→ **Work instructions**
Nothing may be changed. Give the entries below again exactly.

··· Dataset records

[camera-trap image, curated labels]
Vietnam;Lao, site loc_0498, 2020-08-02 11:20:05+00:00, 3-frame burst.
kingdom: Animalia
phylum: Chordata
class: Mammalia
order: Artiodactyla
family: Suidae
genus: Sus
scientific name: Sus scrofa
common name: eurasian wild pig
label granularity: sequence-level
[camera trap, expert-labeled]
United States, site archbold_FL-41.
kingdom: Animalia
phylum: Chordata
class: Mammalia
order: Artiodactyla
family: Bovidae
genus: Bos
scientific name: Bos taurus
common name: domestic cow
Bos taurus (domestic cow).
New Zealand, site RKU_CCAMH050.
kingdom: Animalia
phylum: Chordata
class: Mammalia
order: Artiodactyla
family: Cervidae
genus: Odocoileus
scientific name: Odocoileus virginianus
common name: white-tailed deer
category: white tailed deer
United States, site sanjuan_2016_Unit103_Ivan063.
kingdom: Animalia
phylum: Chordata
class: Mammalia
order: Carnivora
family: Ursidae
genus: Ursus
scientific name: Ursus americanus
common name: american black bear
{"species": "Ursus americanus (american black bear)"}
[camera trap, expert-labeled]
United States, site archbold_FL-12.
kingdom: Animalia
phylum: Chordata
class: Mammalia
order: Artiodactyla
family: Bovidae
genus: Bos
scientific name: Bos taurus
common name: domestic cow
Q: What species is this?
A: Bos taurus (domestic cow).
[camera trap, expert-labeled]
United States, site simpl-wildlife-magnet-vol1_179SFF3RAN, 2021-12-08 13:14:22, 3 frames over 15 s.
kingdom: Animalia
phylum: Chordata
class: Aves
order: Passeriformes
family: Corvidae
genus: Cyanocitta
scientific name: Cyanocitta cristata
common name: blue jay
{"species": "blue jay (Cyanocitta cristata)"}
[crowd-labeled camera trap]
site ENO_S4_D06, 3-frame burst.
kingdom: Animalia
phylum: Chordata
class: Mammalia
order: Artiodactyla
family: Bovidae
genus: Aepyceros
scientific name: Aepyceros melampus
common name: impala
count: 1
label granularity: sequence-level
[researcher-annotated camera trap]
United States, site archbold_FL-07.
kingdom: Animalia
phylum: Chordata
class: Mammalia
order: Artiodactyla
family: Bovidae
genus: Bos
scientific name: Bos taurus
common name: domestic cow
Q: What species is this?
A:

······

→ **Written solution**
[camera-trap image, curated labels]
Vietnam;Lao, site loc_0498, 2020-08-02 11:20:05+00:00, 3-frame burst.
kingdom: Animalia
phylum: Chordata
class: Mammalia
order: Artiodactyla
family: Suidae
genus: Sus
scientific name: Sus scrofa
common name: eurasian wild pig
label granularity: sequence-level
[camera trap, expert-labeled]
United States, site archbold_FL-41.
kingdom: Animalia
phylum: Chordata
class: Mammalia
order: Artiodactyla
family: Bovidae
genus: Bos
scientific name: Bos taurus
common name: domestic cow
Bos taurus (domestic cow).
New Zealand, site RKU_CCAMH050.
kingdom: Animalia
phylum: Chordata
class: Mammalia
order: Artiodactyla
family: Cervidae
genus: Odocoileus
scientific name: Odocoileus virginianus
common name: white-tailed deer
category: white tailed deer
United States, site sanjuan_2016_Unit103_Ivan063.
kingdom: Animalia
phylum: Chordata
class: Mammalia
order: Carnivora
family: Ursidae
genus: Ursus
scientific name: Ursus americanus
common name: american black bear
{"species": "Ursus americanus (american black bear)"}
[camera trap, expert-labeled]
United States, site archbold_FL-12.
kingdom: Animalia
phylum: Chordata
class: Mammalia
order: Artiodactyla
family: Bovidae
genus: Bos
scientific name: Bos taurus
common name: domestic cow
Q: What species is this?
A: Bos taurus (domestic cow).
[camera trap, expert-labeled]
United States, site simpl-wildlife-magnet-vol1_179SFF3RAN, 2021-12-08 13:14:22, 3 frames over 15 s.
kingdom: Animalia
phylum: Chordata
class: Aves
order: Passeriformes
family: Corvidae
genus: Cyanocitta
scientific name: Cyanocitta cristata
common name: blue jay
{"species": "blue jay (Cyanocitta cristata)"}
[crowd-labeled camera trap]
site ENO_S4_D06, 3-frame burst.
kingdom: Animalia
phylum: Chordata
class: Mammalia
order: Artiodactyla
family: Bovidae
genus: Aepyceros
scientific name: Aepyceros melampus
common name: impala
count: 1
label granularity: sequence-level
[researcher-annotated camera trap]
United States, site archbold_FL-07.
kingdom: Animalia
phylum: Chordata
class: Mammalia
order: Artiodactyla
family: Bovidae
genus: Bos
scientific name: Bos taurus
common name: domestic cow
Q: What species is this?
A:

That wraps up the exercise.